Cindy Dibiasi: OK. From Marty in Minnesota, he wants to know, what happens if a family goes to a clinic without a card reader? How do they get the information and can families get readers for their cards and edit their own information?

Terry Williams: Last question first. I am sure in time we will probably be able to furnish the card reader equipment. Some of the, for example, the new Compaq Presario line is incorporating a Smart Card reader into their PC operations and some of the Hewlett Packard more advanced applications have Smart Card readers built into them as well.

I'm sorry, what was the first part of the question?

Cindy Dibiasi: The first part of the question was, I am just collecting it again. The first part of the question is, "What happens if a family goes to a clinic without a card reader?"

Terry Williams: OK. That is a limitation. That is why we are just doing a demonstration to check out the proof of principle and its application in these three communities. Ultimately you need a PC that has got a card reader built into it or a card reader that has been provided for the application.

Cindy Dibiasi: We are going to come back to you with more questions but I'd like to go to Molly for a bit. Molly, there are some questions about the cost of your assessment program. What are the ongoing maintenance costs and where has the funding for the project come from?

Molly Baldwin: The funding has come from a mix of State and Federal funds using Medicaid dollars, using our State funds as a match for those Medicaid dollars. The ongoing costs, we have about 50 assessors across the State and we try to cycle about 15 new laptops and printers on an annual basis. So it is built into their assessment rate, what we pay them to do the assessment.

Cindy Dibiasi: Here is a question from Cathy on the HIPAA [The Health Insurance Portability and Accountability Act] regulations and she wants to know, will HIPAA have any impact upon the electronic data sharing of these programs?

Molly Baldwin: We are doing an in-depth review and analysis of what the impact of HIPAA will be and what system changes will result from the HIPAA regulations.

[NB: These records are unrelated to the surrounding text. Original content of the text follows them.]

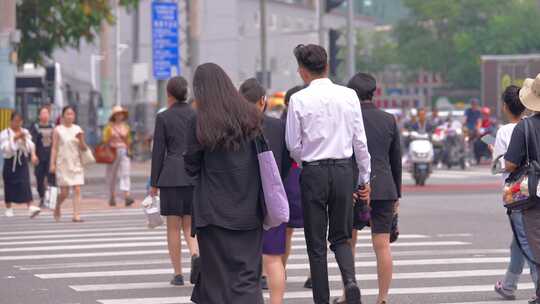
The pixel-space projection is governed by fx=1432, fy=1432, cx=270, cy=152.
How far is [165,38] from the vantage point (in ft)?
107

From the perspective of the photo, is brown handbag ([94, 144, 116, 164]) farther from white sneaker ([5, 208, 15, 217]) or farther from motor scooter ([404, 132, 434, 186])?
motor scooter ([404, 132, 434, 186])

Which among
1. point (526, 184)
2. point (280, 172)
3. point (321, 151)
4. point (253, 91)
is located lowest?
point (526, 184)

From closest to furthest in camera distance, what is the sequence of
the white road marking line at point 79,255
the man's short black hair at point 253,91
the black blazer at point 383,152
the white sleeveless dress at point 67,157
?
the black blazer at point 383,152, the man's short black hair at point 253,91, the white road marking line at point 79,255, the white sleeveless dress at point 67,157

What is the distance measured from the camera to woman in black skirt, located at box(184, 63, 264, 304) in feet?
27.2

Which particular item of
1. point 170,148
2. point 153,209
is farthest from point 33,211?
point 170,148

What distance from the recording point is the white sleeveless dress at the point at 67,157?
20.4 m

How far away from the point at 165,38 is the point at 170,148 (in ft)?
66.0

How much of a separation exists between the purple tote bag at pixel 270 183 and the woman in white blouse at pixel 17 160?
46.2 ft

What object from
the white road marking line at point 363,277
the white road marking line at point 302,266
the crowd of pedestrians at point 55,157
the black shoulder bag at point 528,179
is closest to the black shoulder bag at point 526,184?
the black shoulder bag at point 528,179

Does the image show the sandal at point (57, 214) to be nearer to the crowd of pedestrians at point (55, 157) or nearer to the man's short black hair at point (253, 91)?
the crowd of pedestrians at point (55, 157)

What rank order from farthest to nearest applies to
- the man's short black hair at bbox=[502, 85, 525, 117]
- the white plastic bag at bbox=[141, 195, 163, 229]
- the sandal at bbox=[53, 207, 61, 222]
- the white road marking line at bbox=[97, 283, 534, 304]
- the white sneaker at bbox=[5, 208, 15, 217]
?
1. the white sneaker at bbox=[5, 208, 15, 217]
2. the sandal at bbox=[53, 207, 61, 222]
3. the white plastic bag at bbox=[141, 195, 163, 229]
4. the white road marking line at bbox=[97, 283, 534, 304]
5. the man's short black hair at bbox=[502, 85, 525, 117]

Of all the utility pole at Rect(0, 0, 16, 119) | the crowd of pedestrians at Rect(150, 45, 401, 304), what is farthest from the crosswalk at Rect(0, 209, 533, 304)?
the utility pole at Rect(0, 0, 16, 119)

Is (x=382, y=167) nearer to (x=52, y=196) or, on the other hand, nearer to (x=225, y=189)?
(x=225, y=189)

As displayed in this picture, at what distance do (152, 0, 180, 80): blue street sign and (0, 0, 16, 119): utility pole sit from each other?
3302 millimetres
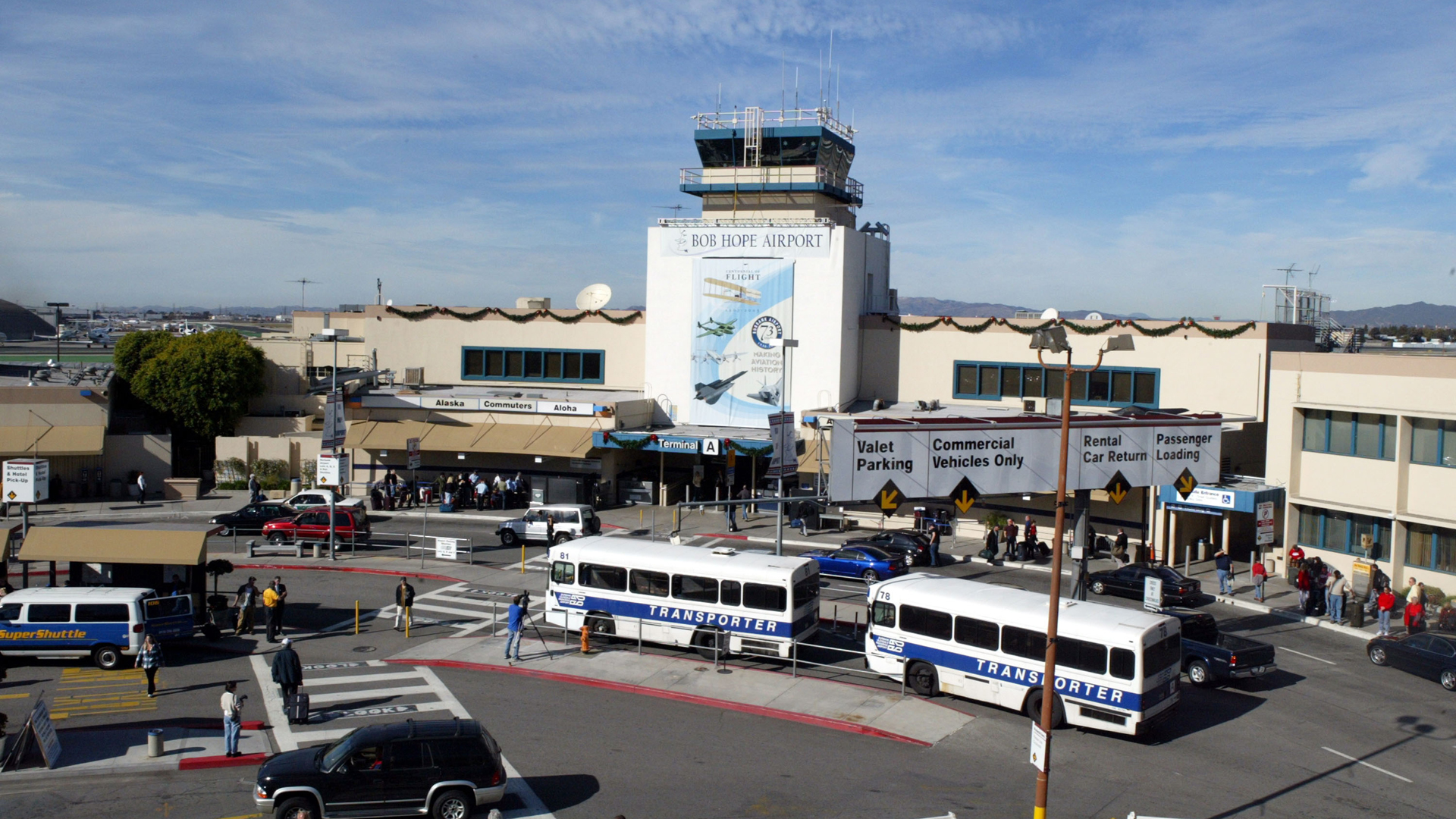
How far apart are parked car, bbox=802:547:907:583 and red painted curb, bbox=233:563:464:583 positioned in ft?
40.3

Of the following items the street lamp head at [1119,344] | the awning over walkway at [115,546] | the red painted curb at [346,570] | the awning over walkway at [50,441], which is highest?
the street lamp head at [1119,344]

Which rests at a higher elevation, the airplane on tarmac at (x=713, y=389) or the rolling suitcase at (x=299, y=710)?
the airplane on tarmac at (x=713, y=389)

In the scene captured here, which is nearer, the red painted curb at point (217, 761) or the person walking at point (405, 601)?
the red painted curb at point (217, 761)

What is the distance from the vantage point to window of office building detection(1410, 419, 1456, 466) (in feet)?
108

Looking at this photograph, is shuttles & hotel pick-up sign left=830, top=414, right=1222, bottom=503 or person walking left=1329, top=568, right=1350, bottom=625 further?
person walking left=1329, top=568, right=1350, bottom=625

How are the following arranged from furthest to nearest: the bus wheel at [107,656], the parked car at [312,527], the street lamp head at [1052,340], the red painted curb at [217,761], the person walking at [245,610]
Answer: the parked car at [312,527]
the person walking at [245,610]
the bus wheel at [107,656]
the red painted curb at [217,761]
the street lamp head at [1052,340]

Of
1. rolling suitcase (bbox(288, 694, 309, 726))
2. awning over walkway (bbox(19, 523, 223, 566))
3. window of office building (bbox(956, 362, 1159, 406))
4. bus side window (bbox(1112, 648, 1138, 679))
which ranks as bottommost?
rolling suitcase (bbox(288, 694, 309, 726))

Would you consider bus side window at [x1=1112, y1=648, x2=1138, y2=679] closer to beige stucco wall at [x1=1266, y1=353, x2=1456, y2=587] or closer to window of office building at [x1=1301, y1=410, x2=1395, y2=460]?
beige stucco wall at [x1=1266, y1=353, x2=1456, y2=587]

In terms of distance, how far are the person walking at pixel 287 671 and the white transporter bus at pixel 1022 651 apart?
11.9 metres

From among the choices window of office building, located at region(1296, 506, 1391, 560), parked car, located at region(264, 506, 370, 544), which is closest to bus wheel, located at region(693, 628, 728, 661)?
parked car, located at region(264, 506, 370, 544)

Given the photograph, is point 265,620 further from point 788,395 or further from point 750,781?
point 788,395

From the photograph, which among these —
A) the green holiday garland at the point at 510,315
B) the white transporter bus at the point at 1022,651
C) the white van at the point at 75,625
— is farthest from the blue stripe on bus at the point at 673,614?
the green holiday garland at the point at 510,315

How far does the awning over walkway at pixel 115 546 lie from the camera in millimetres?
25609

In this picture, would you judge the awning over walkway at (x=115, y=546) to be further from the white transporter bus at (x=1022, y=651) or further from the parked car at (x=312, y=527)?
the white transporter bus at (x=1022, y=651)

Cindy Dibiasi: OK. Now here's a question for all of the presenters, each of the presenters regarding their programs. I'll start with Sandra. What are the cost benefits and cost savings of your technology of your program?

Sandra Shewry: I think over time we are going to see savings in our administrative costs. We currently contract with a vendor to run our single point of entry and to process applications for our SCHIP program and then our counties do all our processing of our Medicaid applications. We think over time that this will have cost savings both in terms of storage, how much square feet you would need in a building, and staff time. In the early years, it is an investment that we are making. That's why it was very important to do the pilot test to see if it was worth it. Because most of these technology projects are short-term; you put the money in and then you wait and get the service improvements and the efficiencies of operations.

Cindy Dibiasi: Molly?

Molly Baldwin: Well, what we have demonstrated is that we are serving more individuals by having this assessment process. People tend not to want to approach their long-term care needs until they are in crisis. By having the availability of this assessment, we are getting people into the system where we have the opportunity to get them services which maintains them in the community for a longer period of time. Fifty-two percent of consumers are receiving home care in fiscal year 2000 compared to 32,000 in 1995 and our spending for home and community-based care has gone up from 16 percent to 35 percent. But our spending for institutional care, which is very costly, has gone from 84 percent down to 65 percent. So we have shifted where we are actually spending our resources.

Cindy Dibiasi: And Terry?

Terry Williams: I think one of the potentially significant things that we have identified by the providers is that we are eliminating the redundant testing that frequently goes on because the protocol calls for it within each of these particular programs. Also, we have got the documentation that the providers are actually, particularly in the public health arena, spending more quality time in terms of working with a client, in terms of the whole education process. Of course, the dividend here for us in terms of focusing on parents and helping them become, giving them the skill set and the information to be able to be full partners in this is that as they are more informed and better trained parents, they are better parents and more knowledgeable and better able to handle them, as an active participant in the care of their children.

Cindy Dibiasi: Terry, we talked about HIPAA regulations yesterday, as well. How would you address the HIPAA issues concerning privacy and proposed security?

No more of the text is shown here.